The print assault on her has been somewhat subdued so far, but that is only because the writers of the press have been distracted by other headline acts at the Olympics.
Tonight’s final programme of the Rio Games has Semenya’s race as one of the main features, so scrutiny is inevitable.
However, amid the sensationalism, there do appear to be level heads. The New York Times delivered a weighty, considered piece on the matter, a far cry from the callous comments made by Paula Radcliffe four year ago, when she said a race with Semenya in it was “no longer a sport”.
On some level, such dismissive, demeaning discussion about her must prick at Semenya.
There is a fear she could retire from competition after this, and save herself the humiliation of being the focal point of a debate that has no physiological basis, but is driven by a hunger for a headline, regardless of the hurt it causes to individuals.
Semenya’s rivals in the final have also had a word, guarded though it was.
The US’s Ajee Wilson insisted that the issue needed to be revisited.
“At this point, what I think doesn’t really matter. We’re all on the track. Whoever’s on there is racing,” she said.
It is easy to forget that Semenya has not bent any rules. She did not make them, either, yet she is being made to feel as if her medal in waiting may well be the most awkward in Olympic history.
Some say that it borders on bullying, this tarnishing of the strides that she has made. No one yet knows what she really makes of all this, but tonight we may finally get the answer.
The form book says Semenya should win, comfortably so, thanks to her power down the home stretch. But, for many, the real story will only unravel in the bowels of the Stadio Olimpico, when she finally looks the media in the eye, and lets them know what has been on her mind for the past few weeks and, perhaps, years.
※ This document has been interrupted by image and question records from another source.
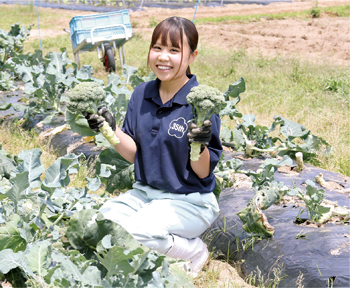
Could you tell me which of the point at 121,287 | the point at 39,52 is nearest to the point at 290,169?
the point at 121,287

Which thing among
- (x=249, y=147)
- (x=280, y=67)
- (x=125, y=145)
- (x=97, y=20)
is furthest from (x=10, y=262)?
(x=280, y=67)

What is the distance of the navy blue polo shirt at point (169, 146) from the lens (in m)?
2.05

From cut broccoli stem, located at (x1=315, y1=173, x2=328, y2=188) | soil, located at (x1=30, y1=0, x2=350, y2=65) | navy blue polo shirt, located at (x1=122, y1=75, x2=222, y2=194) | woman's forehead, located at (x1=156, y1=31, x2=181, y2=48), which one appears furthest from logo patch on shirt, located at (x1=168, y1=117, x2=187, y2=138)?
soil, located at (x1=30, y1=0, x2=350, y2=65)

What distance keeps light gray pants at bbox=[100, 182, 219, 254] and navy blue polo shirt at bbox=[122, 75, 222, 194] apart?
47 mm

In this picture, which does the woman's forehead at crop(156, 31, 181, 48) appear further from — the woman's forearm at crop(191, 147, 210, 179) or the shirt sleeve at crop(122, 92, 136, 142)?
the woman's forearm at crop(191, 147, 210, 179)

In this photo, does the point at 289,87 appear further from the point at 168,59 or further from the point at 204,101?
the point at 204,101

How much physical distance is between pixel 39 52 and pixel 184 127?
12.4ft

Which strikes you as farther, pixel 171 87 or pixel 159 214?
pixel 171 87

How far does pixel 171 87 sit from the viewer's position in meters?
2.15

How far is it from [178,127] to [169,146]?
11cm

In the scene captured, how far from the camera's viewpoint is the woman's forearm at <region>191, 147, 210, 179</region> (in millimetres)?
1937

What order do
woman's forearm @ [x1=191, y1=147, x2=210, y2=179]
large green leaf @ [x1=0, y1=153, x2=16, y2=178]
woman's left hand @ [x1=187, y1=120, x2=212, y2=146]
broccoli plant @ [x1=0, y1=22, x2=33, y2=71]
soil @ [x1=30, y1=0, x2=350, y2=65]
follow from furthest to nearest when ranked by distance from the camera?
soil @ [x1=30, y1=0, x2=350, y2=65]
broccoli plant @ [x1=0, y1=22, x2=33, y2=71]
large green leaf @ [x1=0, y1=153, x2=16, y2=178]
woman's forearm @ [x1=191, y1=147, x2=210, y2=179]
woman's left hand @ [x1=187, y1=120, x2=212, y2=146]

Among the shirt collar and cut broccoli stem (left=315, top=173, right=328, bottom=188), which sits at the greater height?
the shirt collar

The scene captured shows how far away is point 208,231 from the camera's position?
247 cm
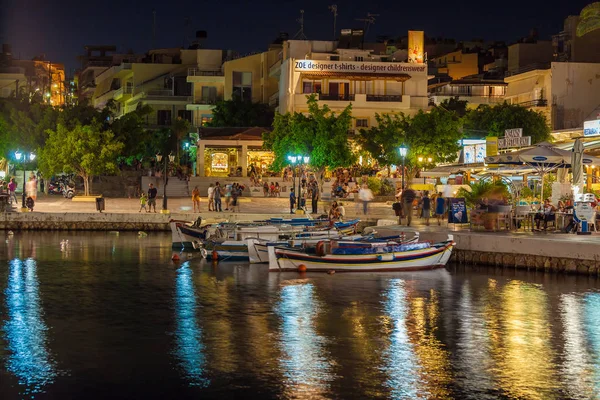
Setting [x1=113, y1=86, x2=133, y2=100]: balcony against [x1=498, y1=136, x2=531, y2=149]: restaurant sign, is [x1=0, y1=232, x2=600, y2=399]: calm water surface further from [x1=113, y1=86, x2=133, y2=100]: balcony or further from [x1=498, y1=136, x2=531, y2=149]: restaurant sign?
[x1=113, y1=86, x2=133, y2=100]: balcony

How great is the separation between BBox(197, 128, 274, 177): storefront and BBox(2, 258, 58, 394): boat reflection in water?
38505 millimetres

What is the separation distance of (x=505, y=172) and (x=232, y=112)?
4340cm

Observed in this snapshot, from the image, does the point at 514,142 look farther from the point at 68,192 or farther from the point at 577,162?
the point at 68,192

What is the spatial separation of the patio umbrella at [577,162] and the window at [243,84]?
52.7 metres

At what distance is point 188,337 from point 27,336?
3.36 meters

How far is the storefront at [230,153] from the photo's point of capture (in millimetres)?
67062

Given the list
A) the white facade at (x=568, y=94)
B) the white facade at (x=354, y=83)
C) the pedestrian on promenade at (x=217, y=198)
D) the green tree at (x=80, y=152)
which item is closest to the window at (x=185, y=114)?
the white facade at (x=354, y=83)

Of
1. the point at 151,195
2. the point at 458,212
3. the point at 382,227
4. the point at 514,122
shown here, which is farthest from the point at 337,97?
the point at 458,212

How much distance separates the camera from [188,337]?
19.5m

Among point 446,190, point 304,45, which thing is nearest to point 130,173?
point 304,45

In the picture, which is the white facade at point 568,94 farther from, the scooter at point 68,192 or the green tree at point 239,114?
the scooter at point 68,192

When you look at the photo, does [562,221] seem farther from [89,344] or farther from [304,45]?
[304,45]

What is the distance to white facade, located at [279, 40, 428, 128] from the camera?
220ft

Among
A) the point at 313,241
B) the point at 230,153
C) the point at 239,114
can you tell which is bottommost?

If her anticipated victory gets lost in the toxic aftermath, that would be a terrific shame, because the chance to be Olympic champion, and soak in the ovation, may only come once in a career.
The world waits for her words tonight, and then for the words that will build on that, from every media house in the world. It is the most anticipated press conference of the Games.
But, don’t forget, there is a massive final before all of that madness.